> _Supplied passage_:
=====

This term does not depend on the temperature $T$. Next, the non-perturbative scalar condensate terms up to dimension 5 are

	$\displaystyle\widehat{\Pi}^{\langle\bar{q}q\rangle}(M^{2},T)$	$\displaystyle=$	$\displaystyle-m_{c}\langle\bar{q}q\rangle_{T}e^{-m^{2}_{c}/M^{2}},$		(16)
	$\displaystyle\widehat{\Pi}^{\langle\frac{\alpha_{s}}{\pi}G^{2}\rangle}(M^{2},T)$	$\displaystyle=$	$\displaystyle\frac{1}{12}\Bigl{\langle}\frac{\alpha_{s}}{\pi}G^{2}\Bigr{\rangle}_{T}e^{-m^{2}_{c}/M^{2}},$		(17)
	$\displaystyle\widehat{\Pi}^{\langle\bar{q}g\sigma Gq\rangle}(M^{2},T)$	$\displaystyle=$	$\displaystyle\frac{1}{2}\Bigl{(}\frac{m^{3}_{c}}{2M^{4}}-\frac{m_{c}}{M^{2}}\Bigr{)}$		(18)
			$\displaystyle\times\langle\bar{q}g\sigma Gq\rangle_{T}e^{-m^{2}_{c}/M^{2}},$

while the non-perturbative non-scalar condensate terms are

	$\displaystyle\widehat{\Pi}^{G_{2}}(M^{2},T)$	$\displaystyle=$	$\displaystyle\frac{1}{4}\Biggl{[}\Bigl{(}\frac{7}{6}\ln\frac{\mu^{2}m^{2}_{c}}{M^{4}}+2\gamma_{E}\Bigr{)}\Bigl{(}\frac{m^{2}_{c}}{M^{2}}-1\Bigr{)}$		(19)
			$\displaystyle-2\frac{m^{2}_{c}}{M^{2}}\Biggr{]}G_{2}(T)e^{-m^{2}_{c}/M^{2}},$
	$\displaystyle\widehat{\Pi}^{F}(M^{2},T)$	$\displaystyle=$	$\displaystyle\frac{3}{2}\Bigl{(}\frac{m^{2}_{c}}{M^{2}}-1\Bigr{)}F(T)e^{-m^{2}_{c}/M^{2}},$		(20)
	$\displaystyle\widehat{\Pi}^{H}(M^{2},T)$	$\displaystyle=$	$\displaystyle-3\Bigl{(}\frac{m^{3}_{c}}{2M^{4}}-\frac{m_{c}}{M^{2}}\Bigr{)}H(T)e^{-m^{2}_{c}/M^{2}}.$		(21)

The sign in front of the $\gamma_{E}$ (the Euler-Mascheroni constant) term is different from the expression given in Ref. Buchheim:2018kss , which can be traced back to a mistake/typo in Eq. (65) of Ref. Zschocke:2011aa and which is corrected here. $G_{2}(T)$, $F(T)$ and $H(T)$ are related to non-scalar gluon and quark condensates as

	$\displaystyle\Bigl{\langle}\mathcal{ST}\frac{\alpha_{s}}{\pi}G^{a\mu}_{\alpha}G^{a\alpha\nu}\Bigr{\rangle}_{T}$	$\displaystyle=$	$\displaystyle G_{2}(T)\mathcal{ST}(u_{\mu}u_{\nu}),$		(22)
		$\displaystyle=$	$\displaystyle G_{2}(T)(u_{\mu}u_{\nu}-\frac{1}{4}g_{\mu\nu}),$
	$\displaystyle\langle\mathcal{ST}\bar{q}\gamma_{\mu}iD_{\nu}q\rangle_{T}$	$\displaystyle=$	$\displaystyle F(T)\mathcal{ST}(u_{\mu}u_{\nu}),$		(23)
	$\displaystyle\langle\mathcal{ST}\bar{q}iD_{\mu}iD_{\nu}q\rangle_{T}$	$\displaystyle=$	$\displaystyle H(T)\mathcal{ST}(u_{\mu}u_{\nu}),$		(24)

=====

> _Input data_:
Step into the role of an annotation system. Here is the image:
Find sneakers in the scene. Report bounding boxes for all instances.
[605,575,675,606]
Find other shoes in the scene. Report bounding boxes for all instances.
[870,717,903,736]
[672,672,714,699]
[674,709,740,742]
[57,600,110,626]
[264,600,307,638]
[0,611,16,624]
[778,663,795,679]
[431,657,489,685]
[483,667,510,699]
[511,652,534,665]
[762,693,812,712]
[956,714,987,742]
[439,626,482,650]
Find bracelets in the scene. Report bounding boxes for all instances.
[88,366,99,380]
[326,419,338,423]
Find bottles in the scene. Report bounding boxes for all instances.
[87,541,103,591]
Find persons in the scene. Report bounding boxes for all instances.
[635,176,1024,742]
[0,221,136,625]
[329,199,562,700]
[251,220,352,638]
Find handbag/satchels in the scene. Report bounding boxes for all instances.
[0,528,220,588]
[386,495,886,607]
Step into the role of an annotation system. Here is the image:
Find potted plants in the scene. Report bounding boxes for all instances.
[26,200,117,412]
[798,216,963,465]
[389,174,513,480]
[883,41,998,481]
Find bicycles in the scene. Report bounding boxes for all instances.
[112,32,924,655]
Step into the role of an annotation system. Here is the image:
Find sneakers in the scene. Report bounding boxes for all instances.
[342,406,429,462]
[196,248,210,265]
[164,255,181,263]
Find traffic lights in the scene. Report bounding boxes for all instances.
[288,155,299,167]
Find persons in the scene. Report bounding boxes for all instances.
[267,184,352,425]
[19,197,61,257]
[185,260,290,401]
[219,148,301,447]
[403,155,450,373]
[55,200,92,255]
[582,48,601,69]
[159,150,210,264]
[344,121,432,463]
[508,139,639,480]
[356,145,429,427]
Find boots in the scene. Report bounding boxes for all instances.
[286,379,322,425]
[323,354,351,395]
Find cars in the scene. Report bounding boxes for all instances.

=====

> _Requirement 1_:
Answer these about the condensate passage, one line each:
(a) On which variable does the first term mentioned not depend?
(b) Up to what dimension are the non-perturbative scalar condensate terms given?
(c) In which equation of Ref. Zschocke:2011aa does the mistake/typo about the sign originate?
> _Requirement 2_: Give as a JSON list of strings, one string per line, the rows from the start of the rows up to and including the line with "[386,495,886,607]", leaving out blank lines.
The condensate passage and the rows have no connection to each other.

> _Worked solution 1_:
(a) The temperature $T$.
(b) Dimension 5.
(c) Eq. (65).

> _Worked solution 2_:
[
  "Step into the role of an annotation system. Here is the image:",
  "Find sneakers in the scene. Report bounding boxes for all instances.",
  "[605,575,675,606]",
  "Find other shoes in the scene. Report bounding boxes for all instances.",
  "[870,717,903,736]",
  "[672,672,714,699]",
  "[674,709,740,742]",
  "[57,600,110,626]",
  "[264,600,307,638]",
  "[0,611,16,624]",
  "[778,663,795,679]",
  "[431,657,489,685]",
  "[483,667,510,699]",
  "[511,652,534,665]",
  "[762,693,812,712]",
  "[956,714,987,742]",
  "[439,626,482,650]",
  "Find bracelets in the scene. Report bounding boxes for all instances.",
  "[88,366,99,380]",
  "[326,419,338,423]",
  "Find bottles in the scene. Report bounding boxes for all instances.",
  "[87,541,103,591]",
  "Find persons in the scene. Report bounding boxes for all instances.",
  "[635,176,1024,742]",
  "[0,221,136,625]",
  "[329,199,562,700]",
  "[251,220,352,638]",
  "Find handbag/satchels in the scene. Report bounding boxes for all instances.",
  "[0,528,220,588]",
  "[386,495,886,607]"
]